Total RNA isolation—Total RNA was extracted from cartilage explants following a modified protocol.28 Briefly, cartilage was homogenized in Trizol reagent,g and chloroform was added to extract total RNA followed by vigorous agitation and a 2-minute incubation. The aqueous phase containing RNA was collected after centrifugation (4°C, 12,000 × g, 15 minutes); the RNA was then precipitated with an equal volume of 70% ethanol. Total RNA was then purified further with mini columnsh and quantified by UV spectrophotometry.i To validate spectrophotometric determination and RNA integrity, RNA from chondrocytes was resolved on 1.2% agarose gel.

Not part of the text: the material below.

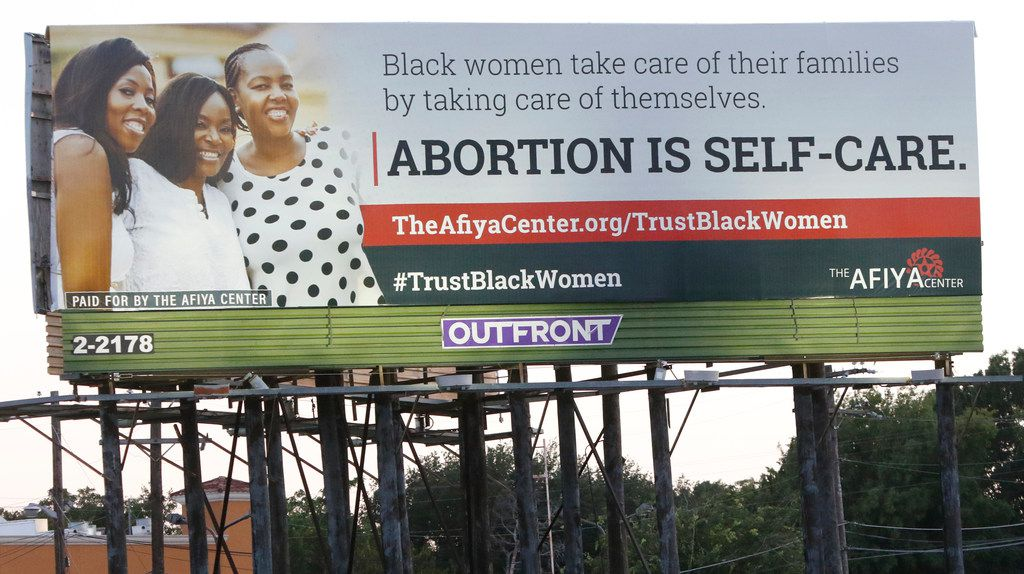"""A billboard put up by the Dallas-based Afiya Center proclaims """"abortion is self-care"""" and includes the hashtag TrustBlackWomen. Posted at Interstate 35E and Illinois Avenue in Oak Cliff, the billboard follows another recent abortion message, the Black Pro Life Coalition's assertion that """"abortion is not healthcare."""""""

cDNA synthesis—For each sample, 2 μg of total RNA was treated with DNase Ij to degrade contaminating single-and double-stranded DNA. Treated RNA was converted to single-stranded cDNA by use of a reverse transcriptasek as recommended by the manufacturer. Single stranded cDNA was quantified by UV spectrophotometryi and diluted with nuclease-free water to 10 ng/μL.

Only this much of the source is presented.